У Фрони — дети, у Фрони — хозяйство, у Фрони — гости пересидевшие, но Фроня — жена своего мужа и знает вместе с ним: увы, Это неизбежно, Это — будет всё равно, к Этому идёт, Это — у всех на уме. Была же и Фроня когда-то курсисткой, и помнит давнее-давнее-давнее, ещё — как ожидали Ту.

Студенческие напролётные ночи в пророчествах о светлом будущем. “Студенческие волнения одни встряхнут всё русское общество! Неумирающее студенческое движение заставит правительство подчиниться исторической необходимости!” А среди гимназистов становится модно помогать сидящим в тюрьме. А вот и приказчики-краснорядцы готовят прокламации в купеческом подвале в пору сладкого-долгого послеобеденного спанья хозяев. А там и лавочники в базарной лавке собираются читать нелегальную литературу: они этого слова “социализм” не понимают, но щекотно, что — против власти. Они читают, а городовой оберегает их снаружи: не накрыл бы квартальный надзиратель или свои же доносчики. Богатые ссыльные едут катером за Волгу на пикник, там поют революционные песни — и полицейские прислуживают им. А посылать деньги политическим эмигрантам, от них получать письма и принимать посланцев — нисколько не преследуется. И вот уже не продвигается по службе губернатор, чуждый либеральных идей. И только когда мясники в фартуках идут по улице и бьют камнями окна — где взять икон, поставить на подоконник в защиту? — своих ведь нет ни у кого давно, просить у кухарки с кухни. И вот — добились университетской автономии, и на этих островках свободы, куда воспрещено полицейской ноге, на сходках с рабочими собирают средства на Вооружённое Восстание! И всё общество дружно считает позором трусливую попытку университетского совета: сохраняя лаборатории и коллекции, не превратить университет в штаб революционной борьбы. Бойкот реакционным профессорам! Университетами пусть владеют не профессора, а студенты! Университеты — ещё и обогревалки для прохожих, какие-то образины курят в шапках.

Зябко стягивая вкруг себя оренбургский платок, узкая — ещё уже, с ожиданием и тревогой ко входной двери, Вера возвратилась в столовую.

То хранимое обещательное выражение младшей дамы, во всех спорах так и не высказанное, — не оно ли стекало теперь с её пророческого лица, выстанывалось из горла буревестницы: 

Я каждому скажу: “Тебе ключи надежды.

Один ты видишь свет. Для прочих он потух”.

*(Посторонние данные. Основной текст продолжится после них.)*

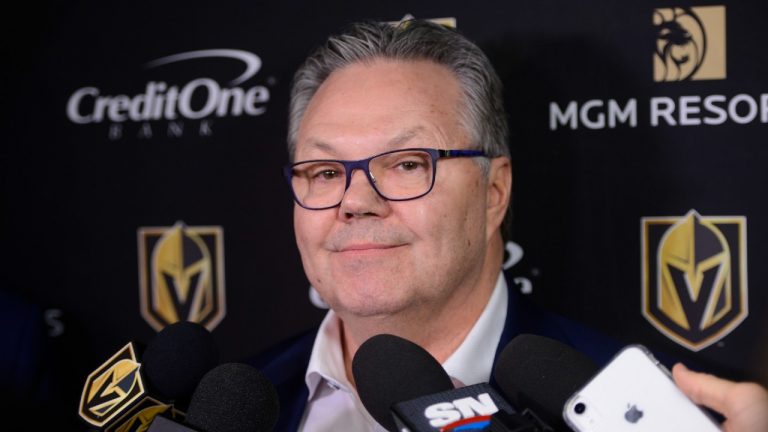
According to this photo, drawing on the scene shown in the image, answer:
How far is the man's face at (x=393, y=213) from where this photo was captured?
→ 1589mm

И только это было полузвуком. Потому что если напоминать да спорить — этой даме полнокровной с энергичными локотками; этому приват-доценту с басовитым покашливанием, неистощимому на доводы, но по-милюковски и осторожному; этому анархическому инженеру оборачиваться из-за шторы на каждую несогласную реплику, страдальчески подрагивая веками; этой профессорше самодовольной скрывать волнение за твёрдостью тона и тихостью речи; да этому полковнику, лжелибералу, обмякшему, а готовому и вскинуться, как полкан; да библиотечной этой девице розоветь, преодолевая робость, — если бы все они наперебой кинулись говорить, что помнят и думают, — швырнуло бы их сквозь ночь да в утро, пропустя и вестника, и весть его.

...Легко рассуждать о революции в стране, где её не бывало. Но мы пережили — и видели.

А что мы плохого видели, позвольте?

Банкеты вскладчину, разлив банкетов. Ах, это был пир свободы! Как привольно лились общественные речи! Никогда за века не выговаривали столько на Руси! И казалось: от тостов и речей сдвигается история! Вот ещё немного крикнем — и рухнут стены! За банкеты не гильотинировали, не стреляли, не сажали.

Не скажите. Например, в Сибири и за банкеты — так по все двести человек в кутузку. (Ну, впрочем, на полтора часа).

Казалось наоборот: не за призрак ли бьёмся? Вообще возможен ли когда-нибудь, когда-нибудь переворот в такой безнадёжно-инертной стране?..

Между тем не в меру либеральные земцы не жалели тратить крестьянские собранные гроши на революционную пропаганду.

Каждое крупное убийство встречало благоговение, улыбки и злорадный шёпот.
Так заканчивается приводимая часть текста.